Philipp Herzig, CTO & chef AI SAP
Les applaudissements nourris trahissent un soulagement : les humains restent bien sûr nécessaires, mais le travail ennuyeux et répétitif est transféré à l’IA. Le fait que de nombreuses entreprises technologiques, notamment Microsoft, IBM et Salesforce, licencient en pratique des milliers de profils et pointent vers les gains d’efficacité de l’IA pour justifier cela, n’est pas abordé.
Éliminer les silos
Outre les applaudissements, on entend aussi une frustration partagée : de nombreuses entreprises créent des équipes IA isolées, sans stratégie de données et d’applications. Selon Alam, des problèmes surviennent lorsque les équipes de données, d’applications et d’IA travaillent séparément : « Ainsi, vous construisez des silos au lieu de solutions. » Cela ne profite à aucun département. Tout le monde ne peut collaborer efficacement que lorsque la technologie, les données et les processus s’articulent.

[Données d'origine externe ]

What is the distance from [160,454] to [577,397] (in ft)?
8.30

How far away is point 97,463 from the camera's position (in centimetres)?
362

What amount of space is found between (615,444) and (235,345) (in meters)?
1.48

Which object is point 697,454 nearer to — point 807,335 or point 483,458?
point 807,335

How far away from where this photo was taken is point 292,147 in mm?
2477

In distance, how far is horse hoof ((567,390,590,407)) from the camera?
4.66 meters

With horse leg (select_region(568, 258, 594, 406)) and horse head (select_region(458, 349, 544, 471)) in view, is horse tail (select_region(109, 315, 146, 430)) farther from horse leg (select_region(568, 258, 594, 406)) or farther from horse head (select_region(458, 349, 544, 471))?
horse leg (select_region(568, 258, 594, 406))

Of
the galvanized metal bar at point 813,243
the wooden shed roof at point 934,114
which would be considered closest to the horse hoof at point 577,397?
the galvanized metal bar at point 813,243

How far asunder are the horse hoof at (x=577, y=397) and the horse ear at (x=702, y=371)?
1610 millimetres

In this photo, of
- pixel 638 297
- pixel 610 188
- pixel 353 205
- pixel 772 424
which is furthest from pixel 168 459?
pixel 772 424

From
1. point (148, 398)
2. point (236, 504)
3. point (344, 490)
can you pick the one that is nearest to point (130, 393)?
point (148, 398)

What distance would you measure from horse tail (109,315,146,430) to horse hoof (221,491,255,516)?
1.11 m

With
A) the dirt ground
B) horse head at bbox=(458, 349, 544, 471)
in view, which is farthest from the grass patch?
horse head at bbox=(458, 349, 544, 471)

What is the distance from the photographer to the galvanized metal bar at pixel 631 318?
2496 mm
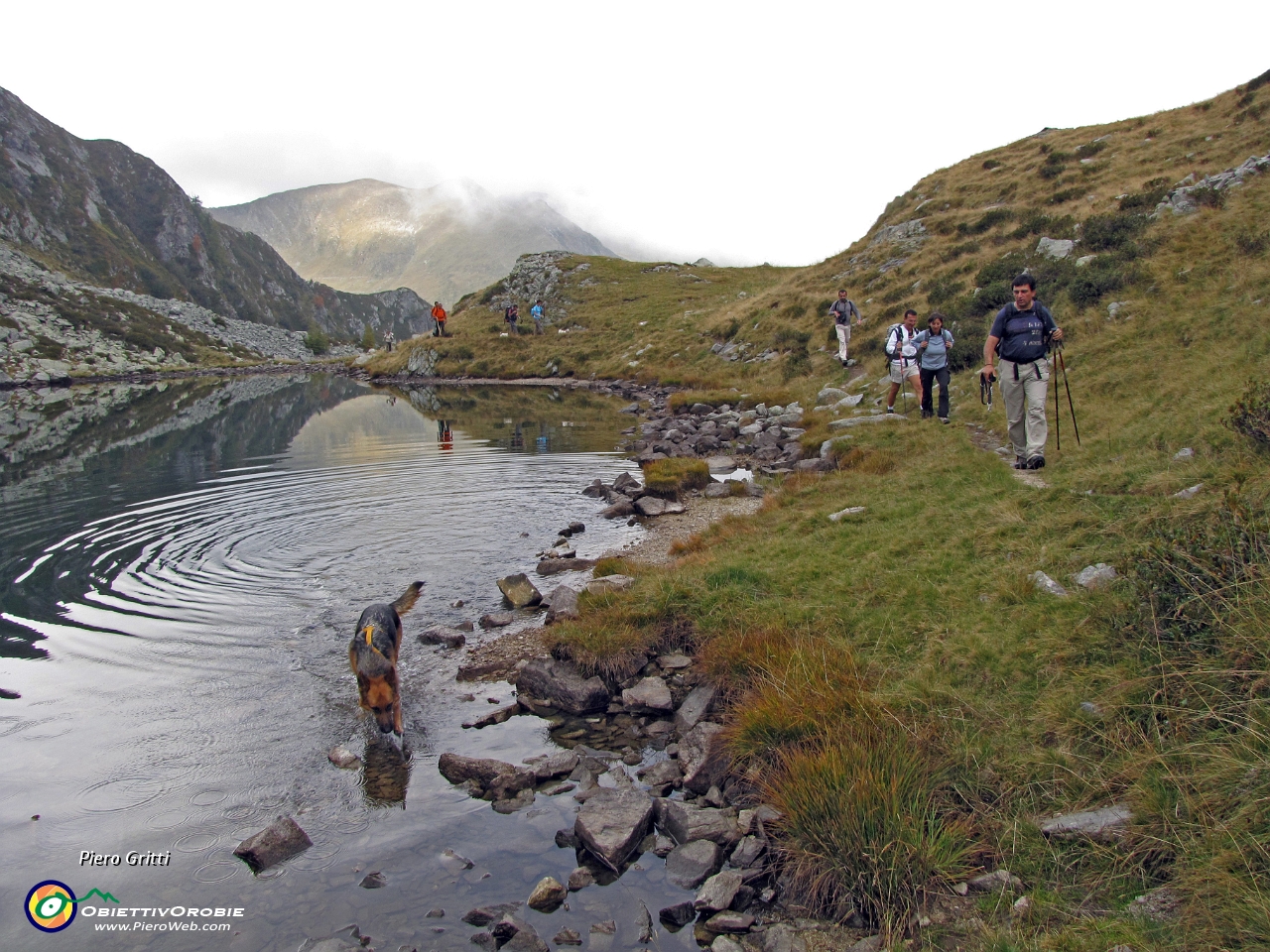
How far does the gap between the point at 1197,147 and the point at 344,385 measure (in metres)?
71.1

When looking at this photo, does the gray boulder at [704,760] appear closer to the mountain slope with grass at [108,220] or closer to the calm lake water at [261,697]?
the calm lake water at [261,697]

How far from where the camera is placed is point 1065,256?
24.8 metres

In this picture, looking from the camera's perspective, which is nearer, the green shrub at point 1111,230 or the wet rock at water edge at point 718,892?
the wet rock at water edge at point 718,892

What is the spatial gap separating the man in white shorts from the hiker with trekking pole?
649cm

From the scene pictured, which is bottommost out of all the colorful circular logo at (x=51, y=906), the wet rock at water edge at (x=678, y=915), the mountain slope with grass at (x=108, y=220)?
the wet rock at water edge at (x=678, y=915)

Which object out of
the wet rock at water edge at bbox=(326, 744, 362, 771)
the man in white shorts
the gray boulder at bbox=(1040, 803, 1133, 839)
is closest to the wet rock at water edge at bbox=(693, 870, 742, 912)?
the gray boulder at bbox=(1040, 803, 1133, 839)

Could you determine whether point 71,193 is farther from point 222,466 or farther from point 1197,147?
point 1197,147

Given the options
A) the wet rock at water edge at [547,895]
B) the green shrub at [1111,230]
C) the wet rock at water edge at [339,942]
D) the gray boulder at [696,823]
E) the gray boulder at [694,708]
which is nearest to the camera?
the wet rock at water edge at [339,942]

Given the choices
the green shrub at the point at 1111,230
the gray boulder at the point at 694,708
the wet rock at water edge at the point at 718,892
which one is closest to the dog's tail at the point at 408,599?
the gray boulder at the point at 694,708

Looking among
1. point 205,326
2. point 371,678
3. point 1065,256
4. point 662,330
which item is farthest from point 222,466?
point 205,326

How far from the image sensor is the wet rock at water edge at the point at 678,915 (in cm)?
558

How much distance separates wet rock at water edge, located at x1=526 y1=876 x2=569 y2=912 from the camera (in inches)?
229

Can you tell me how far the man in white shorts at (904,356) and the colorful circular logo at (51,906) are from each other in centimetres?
1973

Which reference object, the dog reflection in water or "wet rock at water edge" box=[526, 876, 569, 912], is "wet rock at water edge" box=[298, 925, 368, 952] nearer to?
"wet rock at water edge" box=[526, 876, 569, 912]
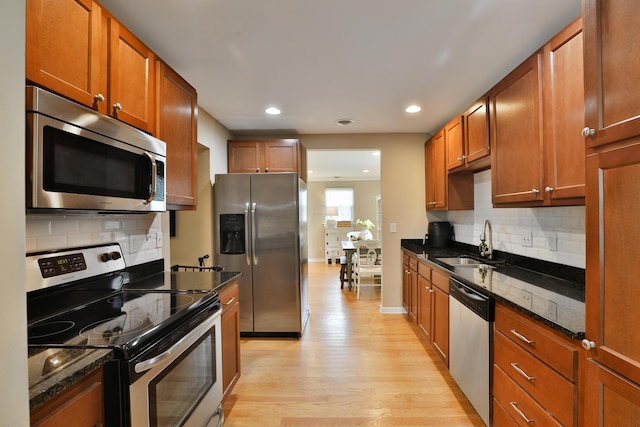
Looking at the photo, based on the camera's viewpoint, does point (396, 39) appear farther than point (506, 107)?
No

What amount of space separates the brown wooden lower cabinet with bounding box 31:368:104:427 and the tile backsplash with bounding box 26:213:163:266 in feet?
2.42

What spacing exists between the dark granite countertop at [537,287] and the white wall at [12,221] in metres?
1.60

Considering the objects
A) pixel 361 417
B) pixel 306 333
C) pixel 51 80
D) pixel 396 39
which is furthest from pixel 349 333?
pixel 51 80

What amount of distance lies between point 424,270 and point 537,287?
125 cm

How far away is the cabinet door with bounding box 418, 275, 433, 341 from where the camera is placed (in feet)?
9.19

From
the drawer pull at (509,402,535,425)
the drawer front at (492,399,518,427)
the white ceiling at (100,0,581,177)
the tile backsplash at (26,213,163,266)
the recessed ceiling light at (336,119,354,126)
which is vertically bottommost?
the drawer front at (492,399,518,427)

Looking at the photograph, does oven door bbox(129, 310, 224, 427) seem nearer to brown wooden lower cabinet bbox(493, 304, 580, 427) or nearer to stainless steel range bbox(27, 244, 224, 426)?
stainless steel range bbox(27, 244, 224, 426)

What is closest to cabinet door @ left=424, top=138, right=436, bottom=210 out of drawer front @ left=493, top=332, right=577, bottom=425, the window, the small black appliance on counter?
the small black appliance on counter

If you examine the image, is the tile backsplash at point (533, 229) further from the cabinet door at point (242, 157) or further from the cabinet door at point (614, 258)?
the cabinet door at point (242, 157)

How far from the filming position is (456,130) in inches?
113

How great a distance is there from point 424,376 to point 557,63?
2.30 meters

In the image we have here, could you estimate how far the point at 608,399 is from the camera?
38.5 inches

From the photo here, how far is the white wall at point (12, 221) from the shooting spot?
1.83ft

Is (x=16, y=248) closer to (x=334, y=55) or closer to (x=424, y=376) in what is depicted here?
(x=334, y=55)
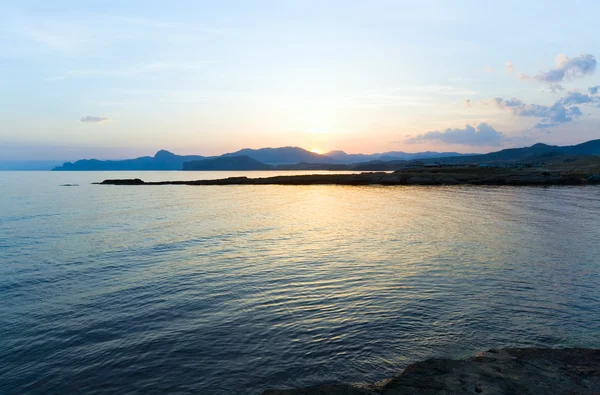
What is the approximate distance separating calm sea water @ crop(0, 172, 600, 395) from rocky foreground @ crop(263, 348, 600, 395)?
105 centimetres

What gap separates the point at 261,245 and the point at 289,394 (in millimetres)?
24755

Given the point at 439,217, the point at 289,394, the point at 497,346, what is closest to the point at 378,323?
the point at 497,346

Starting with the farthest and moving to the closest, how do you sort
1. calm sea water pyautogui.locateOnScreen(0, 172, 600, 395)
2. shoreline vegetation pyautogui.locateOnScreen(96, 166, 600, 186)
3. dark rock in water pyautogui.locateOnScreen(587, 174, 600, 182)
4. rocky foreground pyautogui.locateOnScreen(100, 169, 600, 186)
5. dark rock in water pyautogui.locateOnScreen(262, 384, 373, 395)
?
dark rock in water pyautogui.locateOnScreen(587, 174, 600, 182) < rocky foreground pyautogui.locateOnScreen(100, 169, 600, 186) < shoreline vegetation pyautogui.locateOnScreen(96, 166, 600, 186) < calm sea water pyautogui.locateOnScreen(0, 172, 600, 395) < dark rock in water pyautogui.locateOnScreen(262, 384, 373, 395)

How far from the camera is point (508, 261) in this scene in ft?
88.7

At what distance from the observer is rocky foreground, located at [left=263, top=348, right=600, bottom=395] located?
34.4ft

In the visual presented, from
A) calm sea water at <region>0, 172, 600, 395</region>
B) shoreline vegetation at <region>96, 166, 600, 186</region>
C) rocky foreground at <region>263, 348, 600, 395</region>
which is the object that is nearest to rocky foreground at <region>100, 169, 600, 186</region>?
shoreline vegetation at <region>96, 166, 600, 186</region>

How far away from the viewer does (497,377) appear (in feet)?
36.6

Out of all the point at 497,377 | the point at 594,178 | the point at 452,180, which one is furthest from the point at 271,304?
the point at 594,178

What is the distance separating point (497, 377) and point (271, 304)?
11042 mm

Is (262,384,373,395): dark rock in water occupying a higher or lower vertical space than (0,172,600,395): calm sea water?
higher

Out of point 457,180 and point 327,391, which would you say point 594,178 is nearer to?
point 457,180

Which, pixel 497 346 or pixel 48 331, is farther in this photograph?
pixel 48 331

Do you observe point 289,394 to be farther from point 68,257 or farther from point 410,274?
point 68,257

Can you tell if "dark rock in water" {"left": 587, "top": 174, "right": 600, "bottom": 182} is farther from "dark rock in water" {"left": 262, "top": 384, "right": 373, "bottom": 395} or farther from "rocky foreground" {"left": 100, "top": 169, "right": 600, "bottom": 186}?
"dark rock in water" {"left": 262, "top": 384, "right": 373, "bottom": 395}
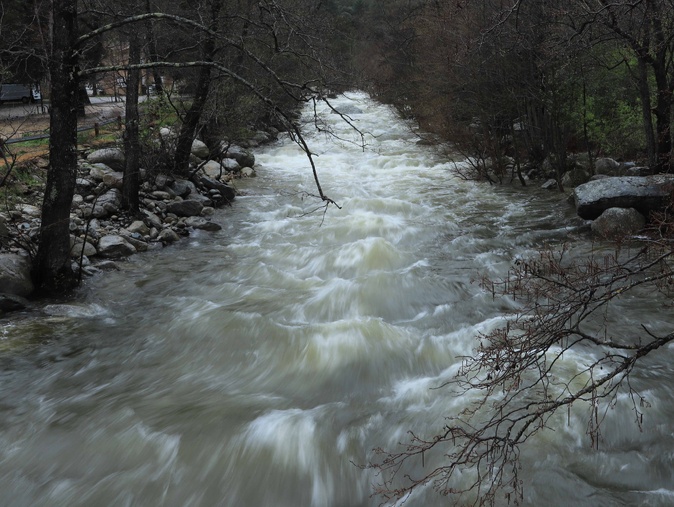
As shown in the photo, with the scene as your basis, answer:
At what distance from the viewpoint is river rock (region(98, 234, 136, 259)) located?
9.96 meters

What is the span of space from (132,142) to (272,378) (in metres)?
7.46

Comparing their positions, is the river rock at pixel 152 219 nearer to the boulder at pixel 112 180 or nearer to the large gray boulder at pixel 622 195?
the boulder at pixel 112 180

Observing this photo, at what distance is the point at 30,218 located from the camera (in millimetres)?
9930

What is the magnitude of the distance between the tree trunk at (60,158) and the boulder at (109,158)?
5.84 m

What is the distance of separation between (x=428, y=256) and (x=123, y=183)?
6957mm

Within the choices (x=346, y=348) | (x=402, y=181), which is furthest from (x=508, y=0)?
(x=346, y=348)

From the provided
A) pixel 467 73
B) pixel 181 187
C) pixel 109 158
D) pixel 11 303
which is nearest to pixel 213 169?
pixel 181 187

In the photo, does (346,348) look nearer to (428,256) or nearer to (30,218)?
(428,256)

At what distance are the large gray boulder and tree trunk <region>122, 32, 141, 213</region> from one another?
9.47m

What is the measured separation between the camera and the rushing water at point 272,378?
452 centimetres

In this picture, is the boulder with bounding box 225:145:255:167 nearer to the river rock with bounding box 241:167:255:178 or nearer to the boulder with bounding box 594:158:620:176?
the river rock with bounding box 241:167:255:178

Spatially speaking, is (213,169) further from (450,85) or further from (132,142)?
(450,85)

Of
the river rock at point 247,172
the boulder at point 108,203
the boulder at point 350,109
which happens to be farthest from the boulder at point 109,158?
the boulder at point 350,109

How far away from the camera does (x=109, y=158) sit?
1336 cm
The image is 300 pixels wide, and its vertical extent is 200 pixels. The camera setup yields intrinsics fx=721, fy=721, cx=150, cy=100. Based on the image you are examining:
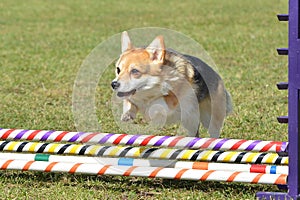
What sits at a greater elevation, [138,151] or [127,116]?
[127,116]

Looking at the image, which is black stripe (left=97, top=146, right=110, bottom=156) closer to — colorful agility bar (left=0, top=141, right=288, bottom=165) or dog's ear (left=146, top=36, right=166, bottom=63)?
colorful agility bar (left=0, top=141, right=288, bottom=165)

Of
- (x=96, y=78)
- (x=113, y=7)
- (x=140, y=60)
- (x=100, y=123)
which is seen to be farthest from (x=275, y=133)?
(x=113, y=7)

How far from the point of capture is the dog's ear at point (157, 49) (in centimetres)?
431

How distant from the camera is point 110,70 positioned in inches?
363

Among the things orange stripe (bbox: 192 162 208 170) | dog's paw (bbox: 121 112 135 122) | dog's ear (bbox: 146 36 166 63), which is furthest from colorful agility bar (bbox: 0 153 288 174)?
dog's ear (bbox: 146 36 166 63)

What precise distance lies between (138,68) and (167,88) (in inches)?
13.3

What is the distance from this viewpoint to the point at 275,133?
584 centimetres

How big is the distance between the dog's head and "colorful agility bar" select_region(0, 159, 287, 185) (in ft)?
1.57

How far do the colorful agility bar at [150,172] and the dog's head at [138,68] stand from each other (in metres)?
0.48

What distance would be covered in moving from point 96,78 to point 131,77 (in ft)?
14.1

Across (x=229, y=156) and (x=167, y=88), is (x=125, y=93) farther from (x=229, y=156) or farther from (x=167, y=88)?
(x=229, y=156)

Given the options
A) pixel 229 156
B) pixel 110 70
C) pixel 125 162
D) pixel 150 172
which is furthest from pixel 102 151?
pixel 110 70

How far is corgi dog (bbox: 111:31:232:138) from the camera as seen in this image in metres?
4.29

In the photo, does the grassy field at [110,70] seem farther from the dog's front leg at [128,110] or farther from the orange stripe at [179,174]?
the dog's front leg at [128,110]
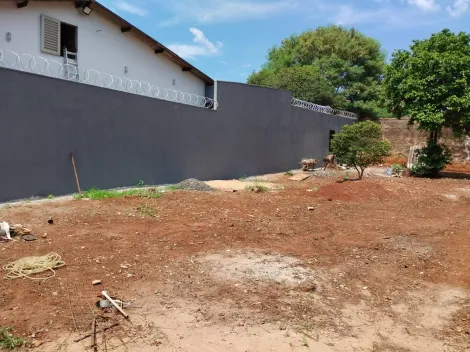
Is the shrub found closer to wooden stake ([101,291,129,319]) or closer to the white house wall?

Avec Business Data Cloud (BDC), les entreprises peuvent partager des données sans créer de copies. Ce processus s’appelle « partage sans copie ou zero copy » et semble technique, mais en pratique, selon SAP, il devrait entraîner moins d’erreurs, moins de retards et moins de fichiers Excel. D’autres spécialistes des données comme Snowflake adoptent également ce principe. Quel est le rapport avec Excel ? Les modèles génératifs sont puissants avec le texte, mais les décisions d’entreprise se trouvent dans les fichiers Excel et les tableaux.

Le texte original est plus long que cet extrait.